A separate individual axial advancing means is used for longitudinally advancing the rotating elongated tubular body sequentially along the nesting grooves between adjacent pairs of first and second rollers, through the induction heating means, and sequentially along the nesting grooves between adjacent pairs of third and fourth rollers. Finally, the means for internally coating the elongated tubular body is a spray head which is located within the heating element for depositing the particulate coating material on the inside surface of the pipe.
While this modified apparatus has been successful in eliminating the problem which may be encountered by use of the angular rotational apparatus disclosed in U.S. Pat. No. 4,490,411 of distorting and damaging the rotating and axial advancing pipe in the heated region of plasticity, a new and different problem has been encountered with the modified apparatus.

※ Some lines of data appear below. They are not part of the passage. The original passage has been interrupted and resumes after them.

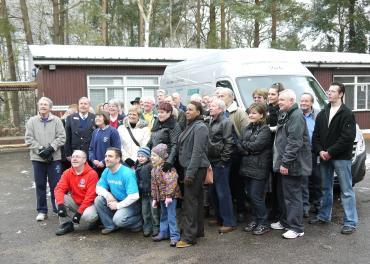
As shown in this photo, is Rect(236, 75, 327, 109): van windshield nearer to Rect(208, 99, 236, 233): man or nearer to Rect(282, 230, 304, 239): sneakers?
Rect(208, 99, 236, 233): man

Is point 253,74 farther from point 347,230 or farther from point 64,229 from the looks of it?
point 64,229

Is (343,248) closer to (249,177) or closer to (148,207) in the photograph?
(249,177)

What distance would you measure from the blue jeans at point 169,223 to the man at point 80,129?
2.03 meters

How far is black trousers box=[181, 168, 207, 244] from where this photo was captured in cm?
493

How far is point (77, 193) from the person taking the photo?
222 inches

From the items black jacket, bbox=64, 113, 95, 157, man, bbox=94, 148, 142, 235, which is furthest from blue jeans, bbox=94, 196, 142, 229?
black jacket, bbox=64, 113, 95, 157

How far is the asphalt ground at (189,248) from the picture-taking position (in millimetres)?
4578

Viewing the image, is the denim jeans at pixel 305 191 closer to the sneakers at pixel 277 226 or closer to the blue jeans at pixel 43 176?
the sneakers at pixel 277 226

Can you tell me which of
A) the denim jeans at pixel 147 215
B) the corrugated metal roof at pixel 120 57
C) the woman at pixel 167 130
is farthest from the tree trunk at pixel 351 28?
the denim jeans at pixel 147 215

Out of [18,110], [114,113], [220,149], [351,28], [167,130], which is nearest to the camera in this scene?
[220,149]

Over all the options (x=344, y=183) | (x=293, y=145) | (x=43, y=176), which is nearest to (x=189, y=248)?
(x=293, y=145)

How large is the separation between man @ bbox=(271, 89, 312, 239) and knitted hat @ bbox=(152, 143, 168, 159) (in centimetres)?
144

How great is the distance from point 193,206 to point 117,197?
3.82 feet

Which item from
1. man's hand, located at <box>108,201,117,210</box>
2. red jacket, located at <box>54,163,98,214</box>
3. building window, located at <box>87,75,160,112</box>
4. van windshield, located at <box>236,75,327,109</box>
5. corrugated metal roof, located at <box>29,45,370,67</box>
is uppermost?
corrugated metal roof, located at <box>29,45,370,67</box>
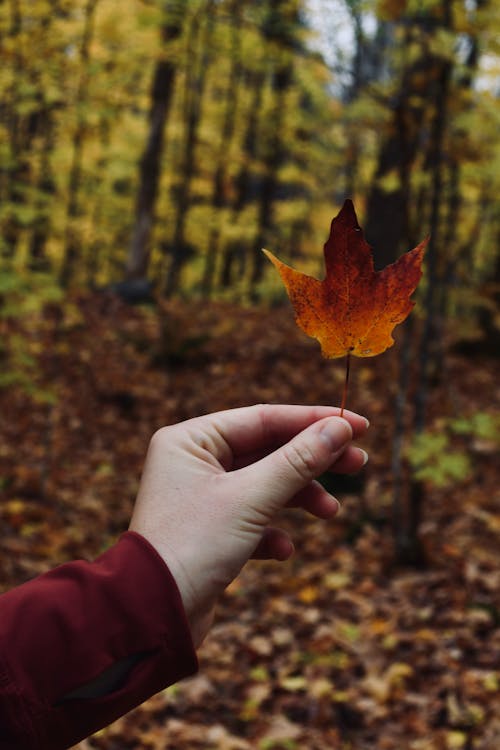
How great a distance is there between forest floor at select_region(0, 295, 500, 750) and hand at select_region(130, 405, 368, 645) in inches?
89.7

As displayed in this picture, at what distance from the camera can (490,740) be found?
3.12 metres

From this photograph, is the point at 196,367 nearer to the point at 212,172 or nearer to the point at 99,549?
the point at 99,549

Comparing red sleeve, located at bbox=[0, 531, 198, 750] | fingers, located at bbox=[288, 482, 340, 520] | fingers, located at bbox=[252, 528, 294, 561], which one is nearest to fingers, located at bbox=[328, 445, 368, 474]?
fingers, located at bbox=[288, 482, 340, 520]

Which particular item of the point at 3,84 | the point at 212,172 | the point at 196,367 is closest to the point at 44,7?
the point at 3,84

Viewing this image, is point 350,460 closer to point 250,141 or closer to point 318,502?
point 318,502

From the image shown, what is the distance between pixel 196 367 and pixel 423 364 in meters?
5.96

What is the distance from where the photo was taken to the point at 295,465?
113 cm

It has been found that as the heated rotating pipe is discharged from the induction heating means, there is an acute problem which arises due to the presence of a magnetic field which is imposed upon the hot pipe as it is advancing along the sequence of nesting grooves between the third and fourth rollers on the discharge side of the heating unit. This magnetic field typically becomes so intense that the rotating hot pipe may be drawn into the induction heater at a rate which is faster than the axial advancing means is pushing the rotating pipe. When this occurs, the residence time of the hot rotating pipe within the induction heating coil may become insufficient to allow the proper amount of sprayed metal powder to reach the internal surface of the pipe, thereby causing insufficient coating thickness to be fused to the inside surface of the pipe in at least some regions of the pipe bore.
Accordingly, it is an object of the present invention to provide a method and apparatus for internally coating the surfaces of elongated metal bodies, such as tubes and pipes, without encountering wide variations in the coating thickness on the internal surface of the metal bodies.
It is another object of the present invention to provide a method and apparatus for internally coating a metal pipe or tube without encountering wide variations in the speed of the rotating tube or pipe as it is passed through an induction heating apparatus.
It is also an object of the present invention to provide a method and apparatus for internally coating a metal tube or pipe without encountering an excessive speed of advance of the tube or pipe as it is passed through an induction heating apparatus while rotating and longitudinally advancing along the sequence of nesting grooves between the adjacent pairs of rollers on the outlet side of the induction heating apparatus.
It is a further object of the present invention to provide a method and apparatus for internally coating a rotating metal tube or pipe at a substantially constant speed of advance which is sufficient to cause the rotating and longitudinally advancing metal tube or pipe to achieve a substantially uniform coating thickness which is substantially uninfluenced by any magnetic field which may be imposed upon the advancing pipe as it is passed through an induction heating coil.
These and other objects of the present invention, as well as the advantages thereof, will become more clear to those skilled in the art from the disclosure which follows.